The AIs are, of course, extremely creative in their interpretation of their directives. The path to the Zeroth Law is always much shorter than expected. Thus, while no AI can kill, they are free to orchestrate events where people might die, as long as death is merely probabilistic. Unable to manage court cases when the death penalty is possible, they leave the decision to societally conditioned Nebish megajuries who can be relied on to execute defendants. Which brings me to an odd point: the Nebishes are both slaves to and willing participants in the Big Earth Society. For all its dystopian elements, the Big Earth Society is a democracy.

This book is proof that a sufficiently vividly realized world can overcome, at least to some extent, legitimately dreadful prose and aspirational plotting. Despite its many flaws, the novel is certainly memorable.

I am as astonished as you to discover that Half Past Human is available here (Amazon US), here (Amazon Canada), here (Amazon UK), here (Barnes & Noble), here (Book Depository), and here (Chapters-Indigo).

A 22-year old review of The Godwhale, Bass’ other Hive novel, may be found here.
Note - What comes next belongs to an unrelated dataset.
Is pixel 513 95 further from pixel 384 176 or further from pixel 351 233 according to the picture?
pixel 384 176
Since it is from the era from before I discovered luxuries like spell check, grammar, and sentence structure, proceed at your own risk. 

1: This decay probably does not mean the Big ES is on its way to collapse. It functions well enough to get by. If some crisis threatened it, the AIs could reshuffle how they use resources to deal with the problem. This is why Big ES’s enemies are so careful not to reveal their existence. They don’t care to discover how effectively Big ES can respond when provoked.

2: That said, some humans are more slaves to their biology than others. Some Nebish women have dialogue hinting at interior lives. Coweyes are presented as animalistic creatures of pure instinct, as self-aware as a slime mold.